- [Your assignment] From the entries that follow, copy exactly the lines beginning at the line holding "lotto carte pokemon" and continuing through the line holding "Elisabetta Franchi Elisabetta".

════════════════════

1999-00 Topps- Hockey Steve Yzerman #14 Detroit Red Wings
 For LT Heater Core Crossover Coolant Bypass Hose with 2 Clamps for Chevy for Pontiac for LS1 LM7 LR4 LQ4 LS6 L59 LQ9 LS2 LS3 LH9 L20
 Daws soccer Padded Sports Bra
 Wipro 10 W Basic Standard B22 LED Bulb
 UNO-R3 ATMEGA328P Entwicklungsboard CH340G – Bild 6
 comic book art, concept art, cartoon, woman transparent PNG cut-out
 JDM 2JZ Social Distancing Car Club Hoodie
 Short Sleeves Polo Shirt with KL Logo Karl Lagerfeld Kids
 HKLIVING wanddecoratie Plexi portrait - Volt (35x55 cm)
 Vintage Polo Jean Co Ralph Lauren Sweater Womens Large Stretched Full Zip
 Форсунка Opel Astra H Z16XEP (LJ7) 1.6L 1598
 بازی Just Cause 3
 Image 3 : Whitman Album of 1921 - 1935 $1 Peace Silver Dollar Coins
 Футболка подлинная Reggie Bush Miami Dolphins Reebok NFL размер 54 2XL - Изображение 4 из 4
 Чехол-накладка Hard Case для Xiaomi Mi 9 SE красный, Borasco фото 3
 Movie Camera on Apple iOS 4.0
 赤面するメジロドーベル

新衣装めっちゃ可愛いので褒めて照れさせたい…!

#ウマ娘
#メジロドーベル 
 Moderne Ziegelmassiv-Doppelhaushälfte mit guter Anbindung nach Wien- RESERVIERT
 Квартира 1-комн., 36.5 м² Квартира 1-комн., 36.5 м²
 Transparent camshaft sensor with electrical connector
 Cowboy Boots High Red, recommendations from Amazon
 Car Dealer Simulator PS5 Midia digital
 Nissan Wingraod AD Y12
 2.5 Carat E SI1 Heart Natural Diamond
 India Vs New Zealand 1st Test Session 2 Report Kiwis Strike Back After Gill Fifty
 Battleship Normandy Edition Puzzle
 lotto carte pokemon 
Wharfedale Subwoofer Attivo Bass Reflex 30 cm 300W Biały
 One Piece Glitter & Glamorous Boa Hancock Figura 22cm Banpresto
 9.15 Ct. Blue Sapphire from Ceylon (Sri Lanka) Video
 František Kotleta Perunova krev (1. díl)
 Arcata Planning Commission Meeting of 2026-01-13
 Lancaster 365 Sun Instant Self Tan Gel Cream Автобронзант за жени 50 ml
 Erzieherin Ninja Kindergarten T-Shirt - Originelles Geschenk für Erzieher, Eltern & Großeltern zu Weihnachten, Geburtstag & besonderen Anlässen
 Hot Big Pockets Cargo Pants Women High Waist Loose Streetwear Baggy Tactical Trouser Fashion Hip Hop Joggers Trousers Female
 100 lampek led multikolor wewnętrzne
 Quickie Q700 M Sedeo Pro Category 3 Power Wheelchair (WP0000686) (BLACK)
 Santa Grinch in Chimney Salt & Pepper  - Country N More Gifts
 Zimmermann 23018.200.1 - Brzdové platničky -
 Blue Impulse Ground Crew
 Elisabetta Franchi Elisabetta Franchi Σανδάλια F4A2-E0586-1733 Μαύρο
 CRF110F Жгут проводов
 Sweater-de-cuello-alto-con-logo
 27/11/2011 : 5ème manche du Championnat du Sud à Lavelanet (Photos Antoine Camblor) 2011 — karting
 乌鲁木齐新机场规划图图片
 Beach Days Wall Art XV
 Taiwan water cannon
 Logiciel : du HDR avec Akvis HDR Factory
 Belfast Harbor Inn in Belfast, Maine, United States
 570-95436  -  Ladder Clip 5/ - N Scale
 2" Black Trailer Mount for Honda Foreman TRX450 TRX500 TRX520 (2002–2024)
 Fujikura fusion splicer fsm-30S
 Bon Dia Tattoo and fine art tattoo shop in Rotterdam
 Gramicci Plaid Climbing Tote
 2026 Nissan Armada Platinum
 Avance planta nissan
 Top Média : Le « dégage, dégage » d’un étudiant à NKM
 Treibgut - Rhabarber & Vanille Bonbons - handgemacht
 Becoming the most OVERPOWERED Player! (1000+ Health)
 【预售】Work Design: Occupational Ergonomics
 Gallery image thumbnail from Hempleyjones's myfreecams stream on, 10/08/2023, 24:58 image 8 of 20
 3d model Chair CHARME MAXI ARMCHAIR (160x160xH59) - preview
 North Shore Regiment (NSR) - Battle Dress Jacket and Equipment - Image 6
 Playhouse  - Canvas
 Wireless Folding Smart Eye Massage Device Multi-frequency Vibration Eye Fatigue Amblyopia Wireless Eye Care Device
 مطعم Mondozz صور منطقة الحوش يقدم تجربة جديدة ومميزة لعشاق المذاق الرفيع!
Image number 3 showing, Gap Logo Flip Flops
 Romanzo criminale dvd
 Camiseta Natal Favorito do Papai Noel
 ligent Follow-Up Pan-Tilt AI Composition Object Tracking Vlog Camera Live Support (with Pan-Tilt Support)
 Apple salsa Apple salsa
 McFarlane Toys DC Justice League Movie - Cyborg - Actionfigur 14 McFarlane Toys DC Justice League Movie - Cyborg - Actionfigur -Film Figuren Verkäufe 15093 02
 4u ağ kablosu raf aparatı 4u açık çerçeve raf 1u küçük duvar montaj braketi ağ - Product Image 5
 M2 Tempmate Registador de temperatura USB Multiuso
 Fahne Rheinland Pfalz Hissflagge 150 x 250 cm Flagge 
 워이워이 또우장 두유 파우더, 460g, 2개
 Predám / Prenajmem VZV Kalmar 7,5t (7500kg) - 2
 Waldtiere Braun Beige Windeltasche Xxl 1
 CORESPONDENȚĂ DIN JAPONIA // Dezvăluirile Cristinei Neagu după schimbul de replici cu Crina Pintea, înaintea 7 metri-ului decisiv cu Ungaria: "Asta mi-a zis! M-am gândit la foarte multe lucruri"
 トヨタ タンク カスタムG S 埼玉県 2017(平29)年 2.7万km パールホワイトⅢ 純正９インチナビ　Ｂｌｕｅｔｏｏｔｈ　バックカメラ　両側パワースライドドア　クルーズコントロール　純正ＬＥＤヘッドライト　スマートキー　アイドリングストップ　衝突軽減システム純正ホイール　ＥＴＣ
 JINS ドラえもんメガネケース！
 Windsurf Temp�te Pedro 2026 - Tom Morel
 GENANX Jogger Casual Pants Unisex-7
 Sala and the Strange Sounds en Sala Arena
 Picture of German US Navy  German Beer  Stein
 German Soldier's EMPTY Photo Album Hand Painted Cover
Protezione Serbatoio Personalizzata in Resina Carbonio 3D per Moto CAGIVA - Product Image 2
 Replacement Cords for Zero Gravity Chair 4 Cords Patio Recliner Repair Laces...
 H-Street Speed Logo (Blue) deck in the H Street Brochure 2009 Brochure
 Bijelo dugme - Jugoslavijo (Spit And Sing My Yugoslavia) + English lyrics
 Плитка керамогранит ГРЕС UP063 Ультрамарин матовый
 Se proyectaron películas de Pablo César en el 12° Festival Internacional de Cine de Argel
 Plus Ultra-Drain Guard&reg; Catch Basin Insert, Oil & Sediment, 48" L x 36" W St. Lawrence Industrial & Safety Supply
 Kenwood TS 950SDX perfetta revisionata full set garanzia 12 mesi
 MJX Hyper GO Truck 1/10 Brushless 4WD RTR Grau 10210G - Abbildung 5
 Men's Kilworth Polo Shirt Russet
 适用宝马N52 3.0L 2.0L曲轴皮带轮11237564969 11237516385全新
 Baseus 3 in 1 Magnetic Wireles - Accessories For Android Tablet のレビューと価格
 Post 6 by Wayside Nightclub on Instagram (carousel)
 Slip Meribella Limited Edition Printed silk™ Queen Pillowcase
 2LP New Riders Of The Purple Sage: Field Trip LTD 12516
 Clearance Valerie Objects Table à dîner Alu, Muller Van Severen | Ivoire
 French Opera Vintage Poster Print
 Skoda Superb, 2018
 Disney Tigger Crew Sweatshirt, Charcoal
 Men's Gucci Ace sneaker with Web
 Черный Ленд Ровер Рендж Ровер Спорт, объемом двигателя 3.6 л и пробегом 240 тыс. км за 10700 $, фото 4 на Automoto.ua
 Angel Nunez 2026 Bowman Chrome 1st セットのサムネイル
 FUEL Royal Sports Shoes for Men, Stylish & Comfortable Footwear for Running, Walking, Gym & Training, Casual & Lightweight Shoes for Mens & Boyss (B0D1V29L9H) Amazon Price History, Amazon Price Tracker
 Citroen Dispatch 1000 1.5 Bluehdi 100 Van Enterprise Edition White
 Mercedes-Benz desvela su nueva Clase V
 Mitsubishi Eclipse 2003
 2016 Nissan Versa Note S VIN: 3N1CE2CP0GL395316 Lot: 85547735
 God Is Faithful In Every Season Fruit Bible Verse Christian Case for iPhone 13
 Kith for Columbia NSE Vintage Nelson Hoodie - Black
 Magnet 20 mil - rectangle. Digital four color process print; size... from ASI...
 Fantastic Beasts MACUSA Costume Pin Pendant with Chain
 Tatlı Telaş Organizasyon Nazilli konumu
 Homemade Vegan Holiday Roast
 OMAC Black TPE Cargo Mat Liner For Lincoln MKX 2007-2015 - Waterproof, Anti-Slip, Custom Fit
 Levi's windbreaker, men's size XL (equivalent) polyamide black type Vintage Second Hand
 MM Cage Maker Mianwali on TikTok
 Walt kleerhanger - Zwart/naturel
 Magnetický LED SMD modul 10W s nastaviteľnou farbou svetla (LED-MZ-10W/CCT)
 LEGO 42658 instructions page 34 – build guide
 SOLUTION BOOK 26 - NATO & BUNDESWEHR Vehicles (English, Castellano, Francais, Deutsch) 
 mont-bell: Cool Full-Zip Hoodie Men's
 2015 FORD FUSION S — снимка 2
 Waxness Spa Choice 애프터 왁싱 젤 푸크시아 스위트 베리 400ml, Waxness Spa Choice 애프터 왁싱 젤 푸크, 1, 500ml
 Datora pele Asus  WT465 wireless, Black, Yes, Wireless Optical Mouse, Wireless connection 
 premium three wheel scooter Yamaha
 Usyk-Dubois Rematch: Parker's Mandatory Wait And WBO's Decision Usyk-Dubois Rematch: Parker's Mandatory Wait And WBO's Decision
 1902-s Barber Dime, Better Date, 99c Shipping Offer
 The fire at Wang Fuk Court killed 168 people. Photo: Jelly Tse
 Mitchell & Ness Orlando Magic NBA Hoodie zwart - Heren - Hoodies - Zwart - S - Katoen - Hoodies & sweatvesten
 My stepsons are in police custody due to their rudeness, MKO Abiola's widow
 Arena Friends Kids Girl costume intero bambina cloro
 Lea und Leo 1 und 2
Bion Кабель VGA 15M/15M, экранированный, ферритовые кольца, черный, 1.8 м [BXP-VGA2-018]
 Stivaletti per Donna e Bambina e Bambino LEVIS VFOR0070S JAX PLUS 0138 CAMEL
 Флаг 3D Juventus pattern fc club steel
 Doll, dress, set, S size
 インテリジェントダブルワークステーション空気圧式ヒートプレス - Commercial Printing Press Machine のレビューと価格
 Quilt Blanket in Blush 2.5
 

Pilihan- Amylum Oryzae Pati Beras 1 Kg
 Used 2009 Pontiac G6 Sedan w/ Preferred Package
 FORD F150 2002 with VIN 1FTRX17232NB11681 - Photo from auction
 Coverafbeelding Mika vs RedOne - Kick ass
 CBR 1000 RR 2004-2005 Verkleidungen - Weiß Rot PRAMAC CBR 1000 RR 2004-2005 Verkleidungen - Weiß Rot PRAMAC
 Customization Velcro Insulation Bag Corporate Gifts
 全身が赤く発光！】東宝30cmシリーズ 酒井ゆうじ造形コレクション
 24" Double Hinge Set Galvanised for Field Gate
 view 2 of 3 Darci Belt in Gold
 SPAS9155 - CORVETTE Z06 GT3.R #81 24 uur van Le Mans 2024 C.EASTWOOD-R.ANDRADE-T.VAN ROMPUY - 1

════════════════════

- [Response]
 lotto carte pokemon 
Wharfedale Subwoofer Attivo Bass Reflex 30 cm 300W Biały
 One Piece Glitter & Glamorous Boa Hancock Figura 22cm Banpresto
 9.15 Ct. Blue Sapphire from Ceylon (Sri Lanka) Video
 František Kotleta Perunova krev (1. díl)
 Arcata Planning Commission Meeting of 2026-01-13
 Lancaster 365 Sun Instant Self Tan Gel Cream Автобронзант за жени 50 ml
 Erzieherin Ninja Kindergarten T-Shirt - Originelles Geschenk für Erzieher, Eltern & Großeltern zu Weihnachten, Geburtstag & besonderen Anlässen
 Hot Big Pockets Cargo Pants Women High Waist Loose Streetwear Baggy Tactical Trouser Fashion Hip Hop Joggers Trousers Female
 100 lampek led multikolor wewnętrzne
 Quickie Q700 M Sedeo Pro Category 3 Power Wheelchair (WP0000686) (BLACK)
 Santa Grinch in Chimney Salt & Pepper  - Country N More Gifts
 Zimmermann 23018.200.1 - Brzdové platničky -
 Blue Impulse Ground Crew
 Elisabetta Franchi Elisabetta Franchi Σανδάλια F4A2-E0586-1733 Μαύρο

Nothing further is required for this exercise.